Dynamic Detection of Delayed Cerebral Ischemia

Author:

Megjhani Murad1ORCID,Terilli Kalijah1ORCID,Weiss Miriam2,Savarraj Jude3,Chen Li Hui1,Alkhachroum Ayham4ORCID,Roh David J.1,Agarwal Sachin1,Connolly E. Sander5,Velazquez Angela1,Boehme Amelia1ORCID,Claassen Jan1,Choi HuiMahn A.3,Schubert Gerrit A.2,Park Soojin1ORCID

Affiliation:

1. Department of Neurology (M.M., K.T., H.C., D.J.R., S.A., A.V., A.B., J.C., S.P.), Columbia University Irving Medical Center, New York.

2. Department of Neurosurgery, RWTH Aachen University, Germany (M.W., G.A.S.).

3. Department of Neurology, McGovern Medical School, UT Health, Houston, TX (J.S., H.A.C.).

4. Department of Neurology, University of Miami, FL (A.A.).

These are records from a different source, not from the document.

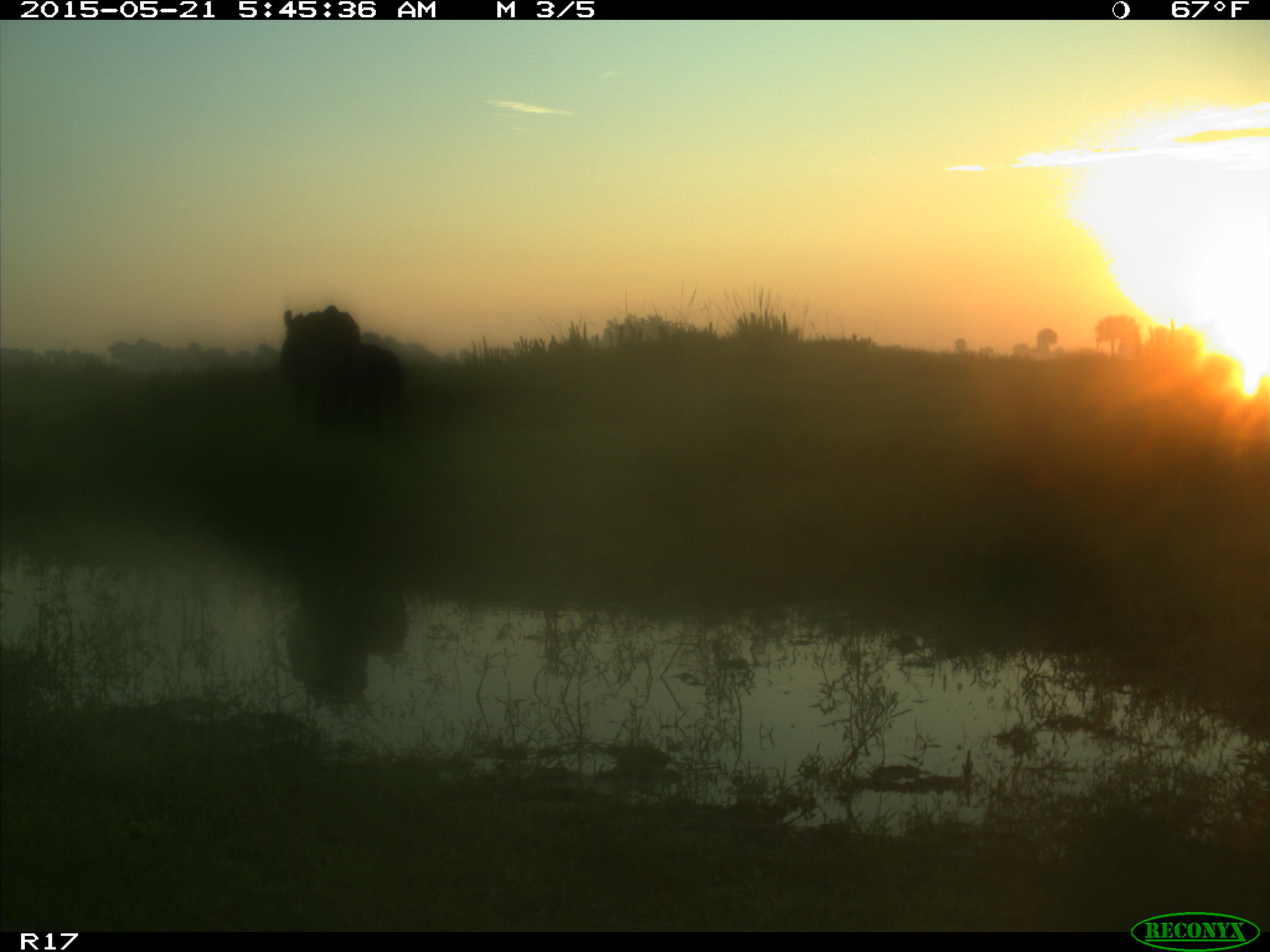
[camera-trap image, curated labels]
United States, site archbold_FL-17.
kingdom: Animalia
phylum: Chordata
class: Mammalia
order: Artiodactyla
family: Bovidae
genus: Bos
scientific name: Bos taurus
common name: domestic cow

5. Department of Neurosurgery (E.S.C.), Columbia University Irving Medical Center, New York.

Abstract

Background and Purpose: Delayed cerebral ischemia (DCI) after aneurysmal subarachnoid hemorrhage negatively impacts long-term recovery but is often detected too late to prevent damage. We aim to develop hourly risk scores using routinely collected clinical data to detect DCI. Methods: A DCI classification model was trained using vital sign measurements (heart rate, blood pressure, respiratory rate, and oxygen saturation) and demographics routinely collected for clinical care. Twenty-two time-varying physiological measures were computed including mean, SD, and cross-correlation of heart rate time series with each of the other vitals. Classification was achieved using an ensemble approach with L2-regularized logistic regression, random forest, and support vector machines models. Classifier performance was determined by area under the receiver operating characteristic curves and confusion matrices. Hourly DCI risk scores were generated as the posterior probability at time t using the Ensemble classifier on cohorts recruited at 2 external institutions (n=38 and 40). Results: Three hundred ten patients were included in the training model (median, 54 years old [interquartile range, 45–65]; 80.2% women, 28.4% Hunt and Hess scale 4–5, 38.7% Modified Fisher Scale 3–4); 101 (33%) developed DCI with a median onset day 6 (interquartile range, 5–8). Classification accuracy before DCI onset was 0.83 (interquartile range, 0.76–0.83) area under the receiver operating characteristic curve. Risk scores applied to external institution datasets correctly predicted 64% and 91% of DCI events as early as 12 hours before clinical detection, with 2.7 and 1.6 true alerts for every false alert. Conclusions: An hourly risk score for DCI derived from routine vital signs may have the potential to alert clinicians to DCI, which could reduce neurological injury.

Publisher

Ovid Technologies (Wolters Kluwer Health)

Subject

Advanced and Specialized Nursing,Cardiology and Cardiovascular Medicine,Neurology (clinical)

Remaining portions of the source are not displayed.